ボブ・ウッドワード「ディープ・スロート 大統領を葬った男」

ディープ・スロート 大統領を葬った男

ディープ・スロート 大統領を葬った男

大統領の陰謀―ニクソンを追いつめた300日 (文春文庫) 大統領の陰謀 [DVD] ウォーターゲート事件報道でキーポイントになった謎の情報源、ディープスロートの正体が、FBI副長官だったマーク・フェルトであることが明らかになったが、ボブ・ウッドワード自身がその経緯と後日談を書いた。情報源の秘匿こそ報道にとって、いかに重要な原則であるかを改めて感じる。また、30年近くにわたって秘密を堅持しことが、ジャーナリズムの信用の象徴になったと思う。
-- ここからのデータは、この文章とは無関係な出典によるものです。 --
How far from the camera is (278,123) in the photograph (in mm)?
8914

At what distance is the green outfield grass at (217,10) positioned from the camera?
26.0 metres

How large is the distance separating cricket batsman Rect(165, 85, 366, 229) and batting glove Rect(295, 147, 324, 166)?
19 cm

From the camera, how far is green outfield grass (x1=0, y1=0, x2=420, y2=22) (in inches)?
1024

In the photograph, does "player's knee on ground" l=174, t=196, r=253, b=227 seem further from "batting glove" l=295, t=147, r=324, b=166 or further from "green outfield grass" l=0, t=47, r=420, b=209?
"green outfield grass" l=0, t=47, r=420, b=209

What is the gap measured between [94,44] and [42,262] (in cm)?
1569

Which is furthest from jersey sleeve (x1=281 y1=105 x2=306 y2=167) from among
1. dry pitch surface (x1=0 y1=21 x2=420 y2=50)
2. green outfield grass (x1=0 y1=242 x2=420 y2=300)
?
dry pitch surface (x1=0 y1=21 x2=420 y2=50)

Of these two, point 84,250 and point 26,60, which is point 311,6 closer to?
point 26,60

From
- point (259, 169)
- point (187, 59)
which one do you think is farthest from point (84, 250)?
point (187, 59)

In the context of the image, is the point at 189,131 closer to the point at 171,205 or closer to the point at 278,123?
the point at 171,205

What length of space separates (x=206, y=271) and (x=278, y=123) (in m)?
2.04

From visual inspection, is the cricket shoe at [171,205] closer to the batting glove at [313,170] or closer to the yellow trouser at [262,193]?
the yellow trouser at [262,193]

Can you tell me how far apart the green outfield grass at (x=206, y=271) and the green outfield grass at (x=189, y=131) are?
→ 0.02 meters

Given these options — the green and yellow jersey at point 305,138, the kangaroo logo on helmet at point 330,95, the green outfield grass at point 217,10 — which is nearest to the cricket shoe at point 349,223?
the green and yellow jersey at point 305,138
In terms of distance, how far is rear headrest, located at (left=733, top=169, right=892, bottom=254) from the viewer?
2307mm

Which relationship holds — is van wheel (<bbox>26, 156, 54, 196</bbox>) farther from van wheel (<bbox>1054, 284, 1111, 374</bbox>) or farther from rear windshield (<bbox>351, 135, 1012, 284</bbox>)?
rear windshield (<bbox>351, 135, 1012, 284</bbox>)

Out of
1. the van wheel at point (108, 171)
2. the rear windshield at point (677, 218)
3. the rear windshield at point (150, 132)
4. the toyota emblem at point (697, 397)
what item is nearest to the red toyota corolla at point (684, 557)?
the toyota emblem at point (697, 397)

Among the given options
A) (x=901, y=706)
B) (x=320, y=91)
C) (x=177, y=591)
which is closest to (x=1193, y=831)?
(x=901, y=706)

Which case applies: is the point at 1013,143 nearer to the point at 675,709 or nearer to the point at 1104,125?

一方、なぜ、フェルトがここまで情報をリークしたかという謎は、ホワイトハウスとFBIの権力抗争という点から理解できるといえば、理解できるのだが、本当の心の奥底はわからない。フェルト本人が認知症になった今、それは永遠の秘密になってしまった。「大統領の陰謀」「最後の日々」、そして、この本はウォーターゲート報道3部作といえるのかもしれない。カール・バーンスタインも一文を寄せている。いまだに、ボブ・ウッドワード、カール・バーンスタイン、そしてベン・ブラッドリーは連帯感を持っているようにみえる。あの厳しい時代を一緒に生きたからか。ウォーターゲートは映画「大統領の陰謀」(ロバート・レッドフォードダスティン・ホフマン、ジェイソン・ロバーツ)もあって、調査報道、そして情報源秘匿など、ジャーナリズムの神話となっていく感じがする。ジャーナリズムが一番、美しかった時代だろう。